A block of data:
--------------------
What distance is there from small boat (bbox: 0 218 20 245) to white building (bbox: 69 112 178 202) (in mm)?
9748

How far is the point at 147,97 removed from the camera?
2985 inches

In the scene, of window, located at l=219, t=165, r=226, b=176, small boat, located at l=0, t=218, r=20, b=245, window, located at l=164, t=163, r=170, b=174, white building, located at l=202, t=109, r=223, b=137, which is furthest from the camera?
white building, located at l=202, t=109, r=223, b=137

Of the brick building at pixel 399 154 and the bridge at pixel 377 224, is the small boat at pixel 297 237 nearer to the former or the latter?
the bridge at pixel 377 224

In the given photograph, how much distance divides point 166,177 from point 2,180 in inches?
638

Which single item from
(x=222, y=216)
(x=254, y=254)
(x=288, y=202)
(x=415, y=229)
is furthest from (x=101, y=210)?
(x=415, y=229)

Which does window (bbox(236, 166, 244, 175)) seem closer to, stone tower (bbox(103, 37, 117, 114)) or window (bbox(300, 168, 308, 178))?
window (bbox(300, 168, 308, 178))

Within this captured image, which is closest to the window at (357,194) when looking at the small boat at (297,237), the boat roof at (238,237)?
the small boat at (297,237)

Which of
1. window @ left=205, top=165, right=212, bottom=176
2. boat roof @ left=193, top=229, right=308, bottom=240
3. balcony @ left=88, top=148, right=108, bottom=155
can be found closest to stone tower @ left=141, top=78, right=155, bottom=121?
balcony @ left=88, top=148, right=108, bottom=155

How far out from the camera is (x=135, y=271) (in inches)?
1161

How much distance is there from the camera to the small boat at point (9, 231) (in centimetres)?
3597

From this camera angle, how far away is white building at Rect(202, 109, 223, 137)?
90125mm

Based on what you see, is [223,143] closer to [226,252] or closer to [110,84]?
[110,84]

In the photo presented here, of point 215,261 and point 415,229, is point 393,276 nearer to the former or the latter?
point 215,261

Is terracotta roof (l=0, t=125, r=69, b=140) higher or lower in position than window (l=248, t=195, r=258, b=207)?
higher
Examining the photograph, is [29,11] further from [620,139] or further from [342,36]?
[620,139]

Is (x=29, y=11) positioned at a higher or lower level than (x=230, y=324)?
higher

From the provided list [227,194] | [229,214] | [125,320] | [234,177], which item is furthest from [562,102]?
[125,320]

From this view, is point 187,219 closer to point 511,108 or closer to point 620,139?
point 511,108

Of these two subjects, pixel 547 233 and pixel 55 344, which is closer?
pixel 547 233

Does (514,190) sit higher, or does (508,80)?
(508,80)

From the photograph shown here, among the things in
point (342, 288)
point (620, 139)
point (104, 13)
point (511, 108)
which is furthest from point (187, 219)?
--------------------
_AIM OF THE EXERCISE:_ All lines from the one that contains "From the provided" through the end of the material are to be quoted exactly, with both ends included.

_OUTPUT FOR THIS TASK:_
From the provided list [227,194] | [229,214] | [125,320] | [234,177], which item is furthest from [562,102]?
[125,320]

From this view, is point 187,219 closer to point 511,108 or closer to point 620,139?
point 511,108

Of these two subjects, pixel 547 233 and pixel 55 344, which is closer?
pixel 547 233

Does (514,190) sit higher, or does (508,80)?
(508,80)

From the photograph shown here, among the things in
point (342, 288)
point (620, 139)
point (104, 13)
point (511, 108)
which is furthest from point (187, 219)?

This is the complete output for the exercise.